(A block of data)
^^^^^^^^

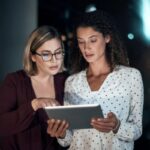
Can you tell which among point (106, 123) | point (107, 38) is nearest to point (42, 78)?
point (107, 38)

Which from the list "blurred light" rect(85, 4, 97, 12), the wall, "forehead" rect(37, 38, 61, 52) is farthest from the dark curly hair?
the wall

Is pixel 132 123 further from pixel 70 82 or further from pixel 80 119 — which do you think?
pixel 70 82

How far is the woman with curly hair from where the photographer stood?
69.5 inches

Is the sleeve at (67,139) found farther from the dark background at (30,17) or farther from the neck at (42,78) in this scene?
the dark background at (30,17)

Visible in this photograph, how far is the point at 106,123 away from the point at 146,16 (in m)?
1.09

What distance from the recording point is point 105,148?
71.6 inches

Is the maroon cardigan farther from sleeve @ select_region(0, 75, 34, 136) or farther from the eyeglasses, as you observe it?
the eyeglasses

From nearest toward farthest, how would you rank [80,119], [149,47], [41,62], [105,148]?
[80,119] < [105,148] < [41,62] < [149,47]

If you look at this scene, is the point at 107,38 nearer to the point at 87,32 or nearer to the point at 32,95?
the point at 87,32

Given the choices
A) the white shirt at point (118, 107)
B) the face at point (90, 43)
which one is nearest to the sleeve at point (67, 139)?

^^^^^^^^

**Task description:** Copy every item above word for word, leaving out the pictures.

**Full answer:**
Can you tell which among point (106, 123) | point (107, 38) is nearest to point (42, 78)?
point (107, 38)

Which from the list "blurred light" rect(85, 4, 97, 12), the wall, "forehead" rect(37, 38, 61, 52) is farthest from the dark curly hair?
the wall

Is pixel 132 123 further from pixel 70 82 or further from pixel 80 119 — which do you think?
pixel 70 82

How far is the woman with curly hair from where the photographer stood?
69.5 inches

Is the sleeve at (67,139) found farther from the dark background at (30,17) or farther from the neck at (42,78) in this scene?
the dark background at (30,17)

Visible in this photograph, how far is the point at 106,123 away from the point at 146,16 (in m)?
1.09

What distance from the recording point is point 105,148?
71.6 inches

Is the maroon cardigan farther from sleeve @ select_region(0, 75, 34, 136) or farther from the eyeglasses, as you observe it?
the eyeglasses

From nearest toward farthest, how would you rank [80,119], [149,47], [41,62], [105,148]?
[80,119] < [105,148] < [41,62] < [149,47]

If you look at this scene, is the point at 107,38 nearer to the point at 87,32 or nearer to the point at 32,95?
the point at 87,32

Given the choices
A) the white shirt at point (118, 107)
B) the face at point (90, 43)
which one is nearest to the sleeve at point (67, 139)?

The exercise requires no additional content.